Regardless of the unease seeing women in pants performing men's jobs created, throughout the war America encouraged women everywhere to take up the country's cause and perform what would have otherwise been masculine roles in society. Rosie the Riveter and Wonder Woman lead the forefront, and women enjoyed a kind of social freedom they had not had before.

Enter: the end of the war. The men come home to a country of women in the jobs they left behind. They are tired, and beaten (though technically victorious), and psychologically damaged. They just want to be fathers and husbands and breadwinners again. It is now every woman's patriotic duty to drop that monkey wrench, take off those pants and get back into the kitchen. The mantra was, more than ever, "take care of our men (but don't talk about it if they scream in their sleep)!"
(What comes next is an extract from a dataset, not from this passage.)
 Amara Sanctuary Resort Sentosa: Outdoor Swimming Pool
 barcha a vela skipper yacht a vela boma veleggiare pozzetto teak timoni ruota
In the fifties women were expected to be demure and submissive, men were expected to be strong and silent, and Joe McCarthy and his fearmongering reigned supreme. "Why'd Ya Make Me Wear This, Joe?" is about people who fell through the gaping cracks of those expectations. It's a love story from every angle; this is no Romeo and Juliet, or even Juliet and Juliet. It's romantic love, it's passionate love, it's platonic love, it's familial love. One has to wonder in the end which is the strongest bond.

It's really just about love, and how life makes it hard, and I hope you come see it.

"Why'd Ya Make Me Wear This, Joe?" by Vanda
Premieres at Venus Theatre in Laurel, MD on Thursday, Sept. 3
Tickets are $20 and can be purchased at www.venustheatre.org or at the door

*I should mention I'm performing in it as well as costume designed it. And that this is the reason I've been MIA for a month... so it's safe to say I have a bias.

1 comment:

Stephen said...

If aliens had ridded the world of all war prior to World War II, this play wouldn't have been written. Weird!

Seriously though, I'm looking forward to seeing this play.